Reproduce every line of the listing below character for character, omitting the pictures from your answer.

————

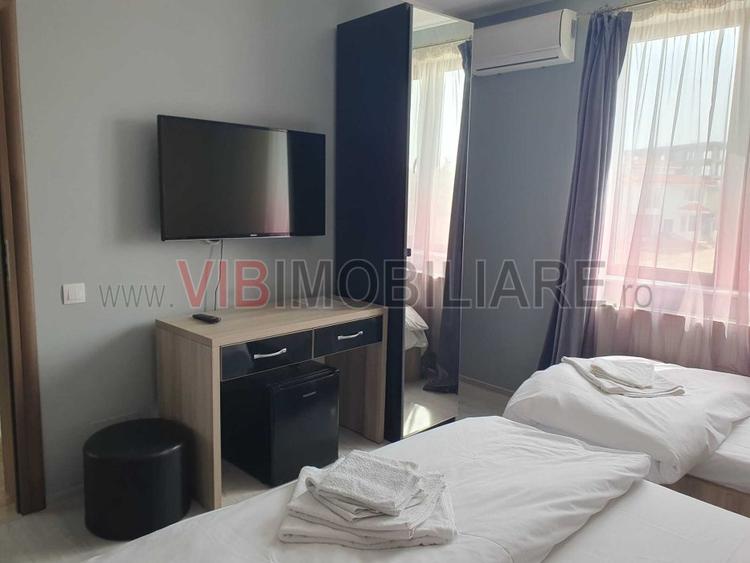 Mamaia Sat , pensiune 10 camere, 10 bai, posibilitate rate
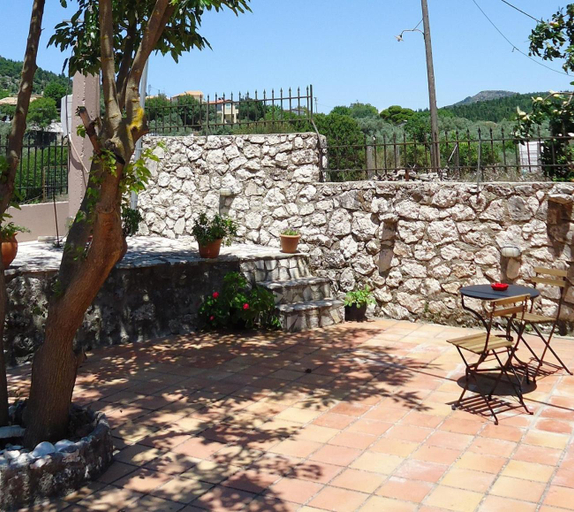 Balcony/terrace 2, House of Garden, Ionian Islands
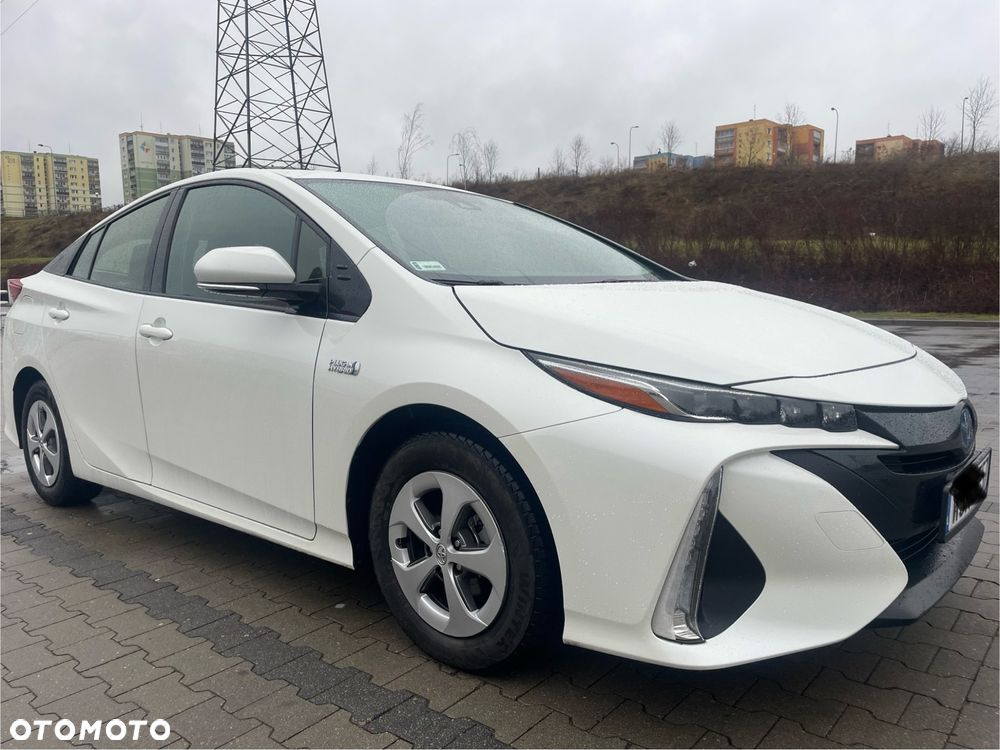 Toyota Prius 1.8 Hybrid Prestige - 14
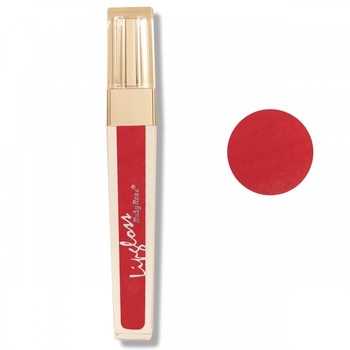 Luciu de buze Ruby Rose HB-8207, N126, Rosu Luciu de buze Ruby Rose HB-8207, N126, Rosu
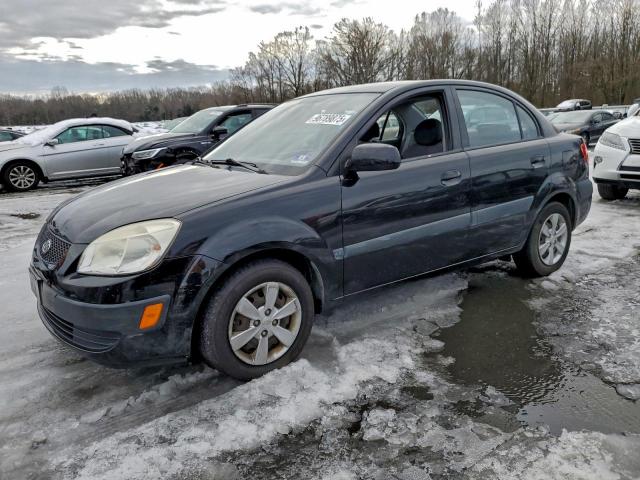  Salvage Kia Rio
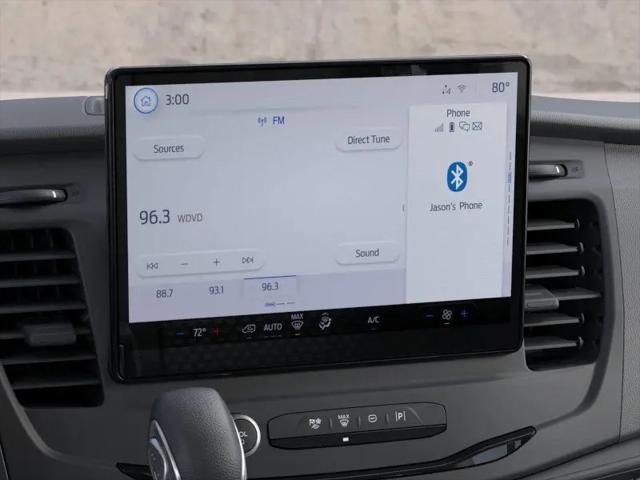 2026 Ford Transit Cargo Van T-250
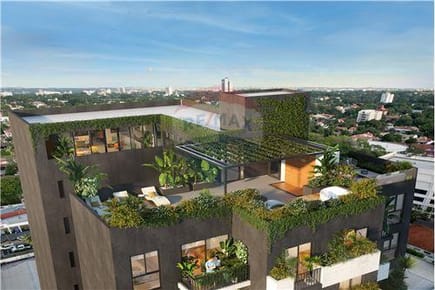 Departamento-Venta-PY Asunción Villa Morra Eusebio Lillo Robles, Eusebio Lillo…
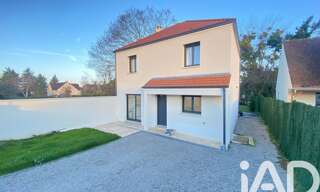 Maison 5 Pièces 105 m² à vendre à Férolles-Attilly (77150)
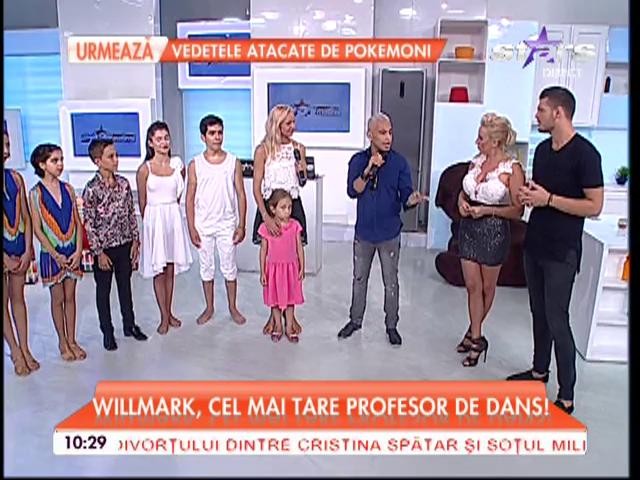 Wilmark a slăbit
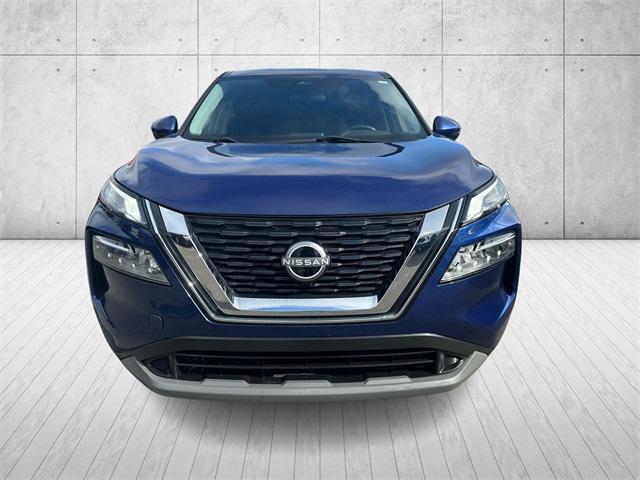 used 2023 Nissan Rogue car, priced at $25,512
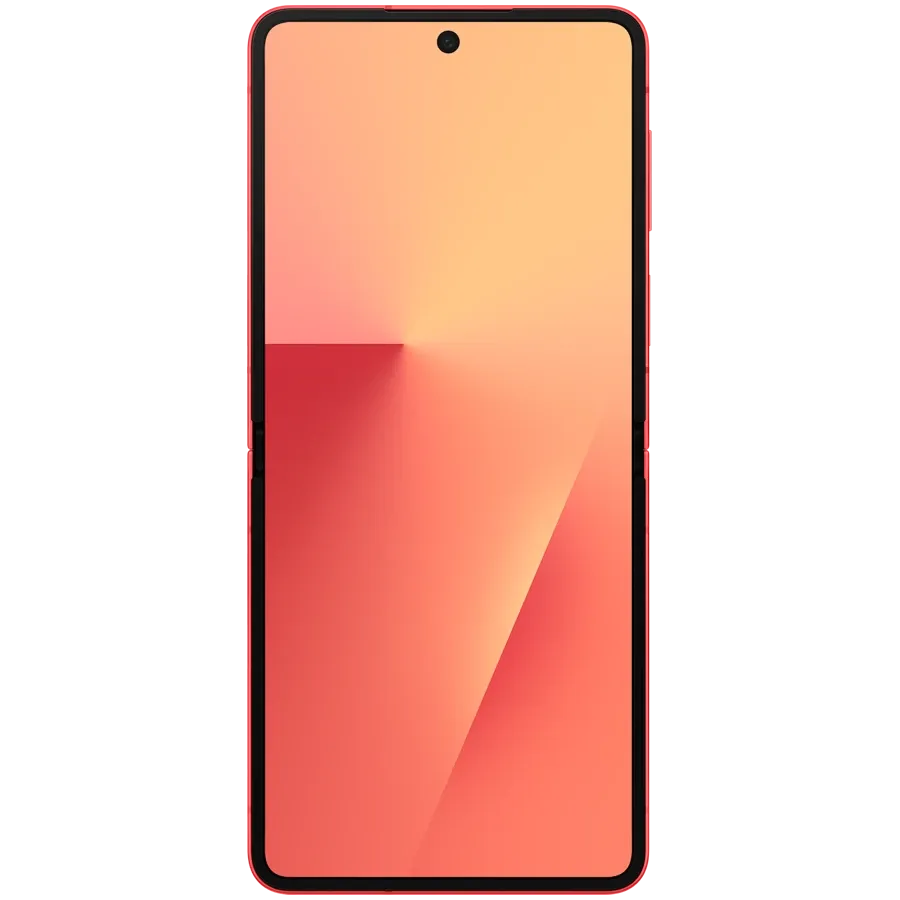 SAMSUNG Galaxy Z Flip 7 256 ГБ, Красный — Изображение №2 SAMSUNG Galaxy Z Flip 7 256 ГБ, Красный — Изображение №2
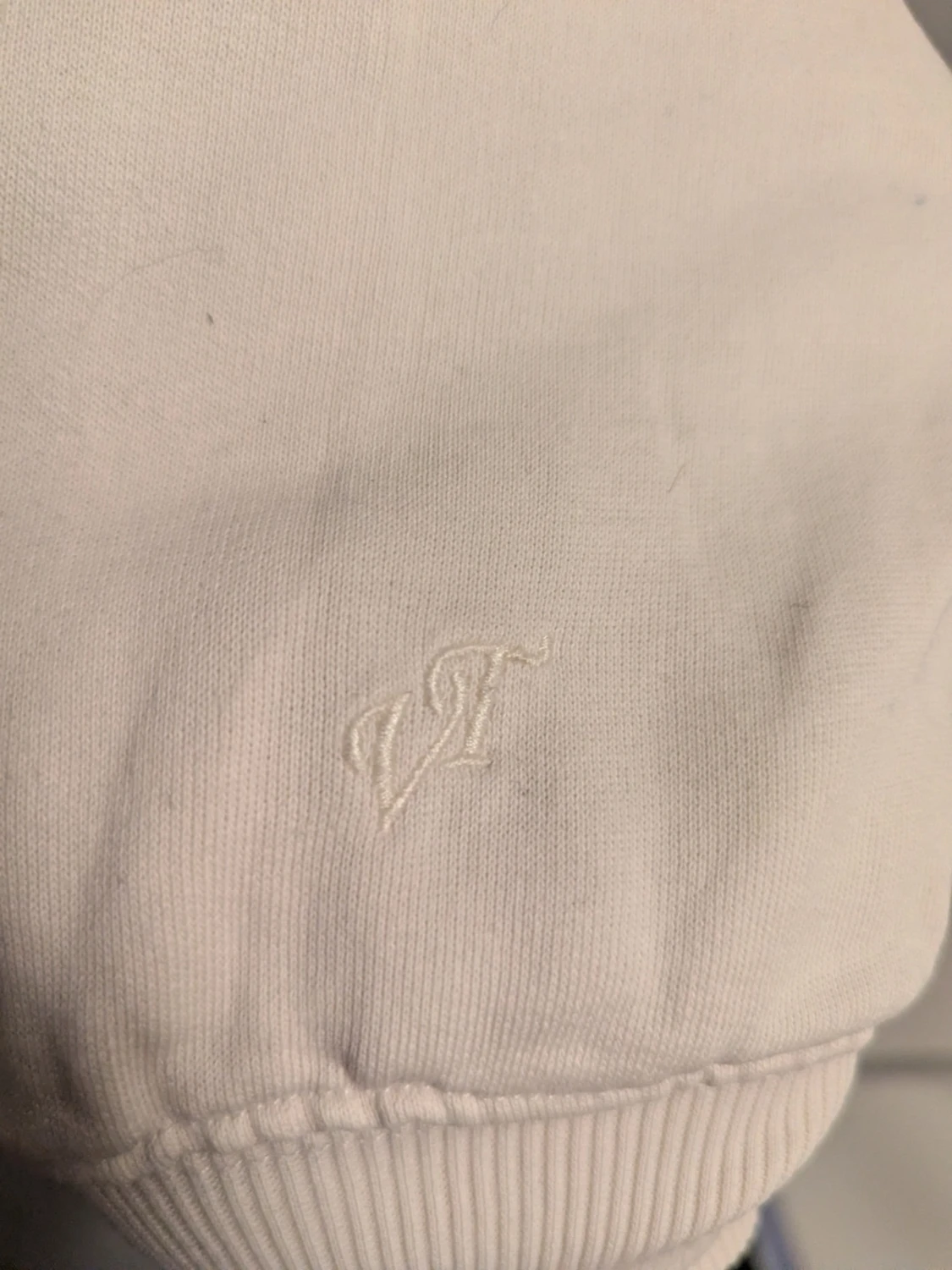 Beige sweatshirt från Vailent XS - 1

————

Exercise solution ->
 Mamaia Sat , pensiune 10 camere, 10 bai, posibilitate rate
 Balcony/terrace 2, House of Garden, Ionian Islands
 Toyota Prius 1.8 Hybrid Prestige - 14
 Luciu de buze Ruby Rose HB-8207, N126, Rosu Luciu de buze Ruby Rose HB-8207, N126, Rosu
  Salvage Kia Rio
 2026 Ford Transit Cargo Van T-250
 Departamento-Venta-PY Asunción Villa Morra Eusebio Lillo Robles, Eusebio Lillo…
 Maison 5 Pièces 105 m² à vendre à Férolles-Attilly (77150)
 Wilmark a slăbit
 used 2023 Nissan Rogue car, priced at $25,512
 SAMSUNG Galaxy Z Flip 7 256 ГБ, Красный — Изображение №2 SAMSUNG Galaxy Z Flip 7 256 ГБ, Красный — Изображение №2
 Beige sweatshirt från Vailent XS - 1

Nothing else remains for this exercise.